Lista de tarefas
1. Responda com base no trecho fornecido:
(a) O que quem narra procurava na feira geral?
(b) Em que o museu de História Natural tinha sido instalado?
(c) Que dois animais estavam juntos sob o mesmo vidro?
2. Transcreva em lista numerada, omitindo as linhas em branco, as linhas das entradas que vão da linha que contém "As depicted in" até o fim das entradas, inclusive.

====== Trecho fornecido ======

Dos sapos e dos livros,
três pequenos enigmas

1. Hoje, no meu escritório, dentre muitas outras, falávamos de livros:

Um deles disse-nos que, de livros de poetas, a maioria livros magros, nem sei por que os poetas se danaram nessa ideia de livros magros, ali, minhas, aquelas estantes, cheias, repletas, 200, 400 – por onde começar? Ele, então, se embasbacara, a mão paralisada ao terror de puxar o primeiro: qual?, e não puxar o melhor. Por minutos, disse, puxou vários, mas não conseguia abrir nenhum.

Eu lhes disse que, um dia, há muito tempo, dirigira-me à feira geral, uma feira imunda como sói acontecer com todas as feiras gerais: jerimuns, batatas, carnes salgadas, montanhas de melancias, queijos e rapaduras. Procurava por milhos. Uma ruma vasta, verde, já cambiando para um amarelo-desterro, mas logo ali, abaixo das primeiras palhas, os grãos estavam sãos, túrgidos e brilhantes, bons de assar, cozinhar, canjicar.

E junto da montanha de milhos, um ônibus transformado em museu. Um museu de História Natural, como também natural, por certo, aquela feira de coisa e gente. Um ingresso bem cômodo, paguei e entrei ligeiro. Onde antes eram cadeiras eram agora redomas. Os outros bichos não me chamaram a atenção, mas estes, sim: uma cobra e um sapo, juntos sob o mesmo vidro, como se fossem velhos companheiros. Não perguntei a que estaria o sapo ali, junto com a cobra. Se à exposta, se à alimentação do réptil. Ou nessa ideia repulsiva de dois coelhos sob cajadada única, embora nos meus quase 60 nunca tenha visto coelho algum ser abatido com cajadada alguma, quanto mais dois. Vi-os abatidos, sim, na granja de gaiolas, com uma firme porém subtil e piedosa porretada na cabeça... Um leve tremido nas pernas, como trememos, presumo, todos nós à última. Em seguida, as atividades de couro, carne e panela – ao coelho, é claro, à caçadora, que com gente é diferente, mas não muito. E vinhos.

Fosse como fosse, me satisfez aquele combinado: serpente e sapo. Ele, um pequeno e distinto cururu, despira-se de qualquer angústia. Não, nenhum parentesco com o sábio peripatético: calmo, talvez sisudo, meramente se aluía, mas só um pouquinho, quando o rabo da cobra passava-lhe por entre as mãos. Mãos? Sim! Muito justo que o sapo tenha mãos! Mas não intentou, pelo menos nas horas e horas em que o respiguei com o olhar, nenhum bofete, caratê ou simples afago ao réptil. Ela, não! Sossego nenhum. Magistral, absoluta, suficiente, pra lá e pra cá, como se cumprisse uma missão de dar sucessivas voltas num universo despido de movimento: aquele ônibus, um carro velho que, no máximo iria de uma feira a outra, mas ali se havia estacionado há meses. Prometo-lhes que amanhã retornarei a verificar se ainda está.

====== Listagem de dados ======

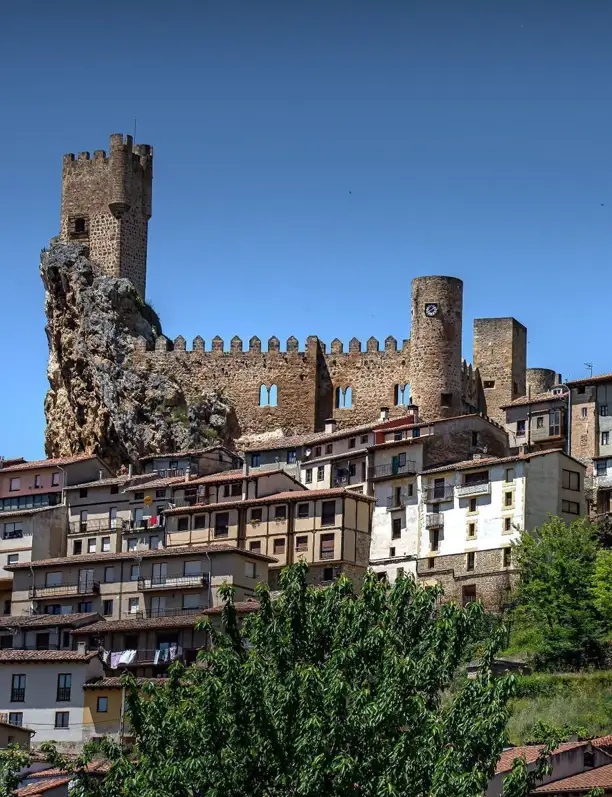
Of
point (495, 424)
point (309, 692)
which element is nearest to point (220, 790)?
point (309, 692)

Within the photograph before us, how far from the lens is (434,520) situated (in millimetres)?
83062

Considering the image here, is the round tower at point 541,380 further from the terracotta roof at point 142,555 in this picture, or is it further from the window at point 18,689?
the window at point 18,689

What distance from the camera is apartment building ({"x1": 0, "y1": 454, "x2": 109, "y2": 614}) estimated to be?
89.6m

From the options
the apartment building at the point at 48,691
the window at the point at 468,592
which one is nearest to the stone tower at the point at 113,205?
the window at the point at 468,592

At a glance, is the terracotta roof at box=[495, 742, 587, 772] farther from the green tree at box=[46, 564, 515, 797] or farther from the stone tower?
the stone tower

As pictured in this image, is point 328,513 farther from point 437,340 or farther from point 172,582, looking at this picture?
point 437,340

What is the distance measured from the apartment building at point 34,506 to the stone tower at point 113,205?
12.1m

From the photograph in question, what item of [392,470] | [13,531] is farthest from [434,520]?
[13,531]

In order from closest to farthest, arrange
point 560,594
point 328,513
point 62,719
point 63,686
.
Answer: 1. point 62,719
2. point 63,686
3. point 560,594
4. point 328,513

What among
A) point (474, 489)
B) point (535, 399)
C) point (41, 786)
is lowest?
point (41, 786)

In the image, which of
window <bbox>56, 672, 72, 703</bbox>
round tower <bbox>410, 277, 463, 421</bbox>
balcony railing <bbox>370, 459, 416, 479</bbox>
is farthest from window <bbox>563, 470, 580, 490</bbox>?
window <bbox>56, 672, 72, 703</bbox>

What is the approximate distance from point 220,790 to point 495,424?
4994 cm

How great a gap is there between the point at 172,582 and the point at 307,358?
80.9 feet

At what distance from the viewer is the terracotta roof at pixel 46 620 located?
3056 inches
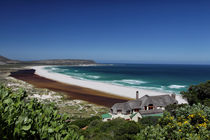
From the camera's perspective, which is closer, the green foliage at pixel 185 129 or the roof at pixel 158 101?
the green foliage at pixel 185 129

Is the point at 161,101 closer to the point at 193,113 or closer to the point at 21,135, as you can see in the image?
the point at 193,113

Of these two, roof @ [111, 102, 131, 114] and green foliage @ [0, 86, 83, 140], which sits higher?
green foliage @ [0, 86, 83, 140]

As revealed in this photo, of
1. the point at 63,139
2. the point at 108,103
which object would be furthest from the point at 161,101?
the point at 63,139

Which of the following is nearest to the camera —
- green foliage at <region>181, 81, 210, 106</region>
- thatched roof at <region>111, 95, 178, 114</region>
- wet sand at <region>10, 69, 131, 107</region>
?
green foliage at <region>181, 81, 210, 106</region>

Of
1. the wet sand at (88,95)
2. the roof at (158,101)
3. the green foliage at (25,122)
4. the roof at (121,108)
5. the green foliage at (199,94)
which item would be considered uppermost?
the green foliage at (25,122)

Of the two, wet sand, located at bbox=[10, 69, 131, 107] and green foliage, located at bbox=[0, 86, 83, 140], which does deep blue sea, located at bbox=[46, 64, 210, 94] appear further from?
green foliage, located at bbox=[0, 86, 83, 140]

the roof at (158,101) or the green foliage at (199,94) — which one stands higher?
the green foliage at (199,94)

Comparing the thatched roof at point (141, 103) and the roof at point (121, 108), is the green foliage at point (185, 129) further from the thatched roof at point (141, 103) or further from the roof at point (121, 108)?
the thatched roof at point (141, 103)

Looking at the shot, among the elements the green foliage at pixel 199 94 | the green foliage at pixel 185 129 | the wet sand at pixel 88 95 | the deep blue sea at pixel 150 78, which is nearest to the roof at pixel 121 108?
the wet sand at pixel 88 95

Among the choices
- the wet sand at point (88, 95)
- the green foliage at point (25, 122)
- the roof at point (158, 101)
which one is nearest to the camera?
the green foliage at point (25, 122)

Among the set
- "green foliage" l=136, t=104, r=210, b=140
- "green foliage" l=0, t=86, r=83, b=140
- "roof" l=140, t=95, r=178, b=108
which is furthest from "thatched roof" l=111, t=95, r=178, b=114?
"green foliage" l=0, t=86, r=83, b=140

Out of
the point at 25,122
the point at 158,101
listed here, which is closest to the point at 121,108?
the point at 158,101

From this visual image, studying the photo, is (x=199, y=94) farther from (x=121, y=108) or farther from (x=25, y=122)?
(x=25, y=122)
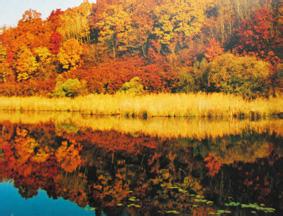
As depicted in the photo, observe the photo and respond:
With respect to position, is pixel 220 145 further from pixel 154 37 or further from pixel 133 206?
pixel 154 37

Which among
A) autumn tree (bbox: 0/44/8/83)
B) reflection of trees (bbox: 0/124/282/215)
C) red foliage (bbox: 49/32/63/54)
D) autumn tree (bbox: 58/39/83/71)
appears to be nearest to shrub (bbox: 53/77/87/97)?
autumn tree (bbox: 58/39/83/71)

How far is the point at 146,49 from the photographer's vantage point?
40125 mm

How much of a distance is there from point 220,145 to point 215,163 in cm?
256

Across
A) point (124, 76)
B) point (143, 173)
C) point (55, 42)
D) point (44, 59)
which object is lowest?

======

Respostas do exercício
1.
(a) Milhos.
(b) Num ônibus.
(c) Uma cobra e um sapo.

2.
1. As depicted in the photo, observe the photo and respond:
2. With respect to position, is pixel 220 145 further from pixel 154 37 or further from pixel 133 206?
3. pixel 154 37
4. Which among
5. A) autumn tree (bbox: 0/44/8/83)
6. B) reflection of trees (bbox: 0/124/282/215)
7. C) red foliage (bbox: 49/32/63/54)
8. D) autumn tree (bbox: 58/39/83/71)
9. appears to be nearest to shrub (bbox: 53/77/87/97)?
10. autumn tree (bbox: 58/39/83/71)
11. How far is the point at 146,49 from the photographer's vantage point?
12. 40125 mm
13. How much of a distance is there from point 220,145 to point 215,163 in cm?
14. 256
15. Across
16. A) point (124, 76)
17. B) point (143, 173)
18. C) point (55, 42)
19. D) point (44, 59)
20. which object is lowest?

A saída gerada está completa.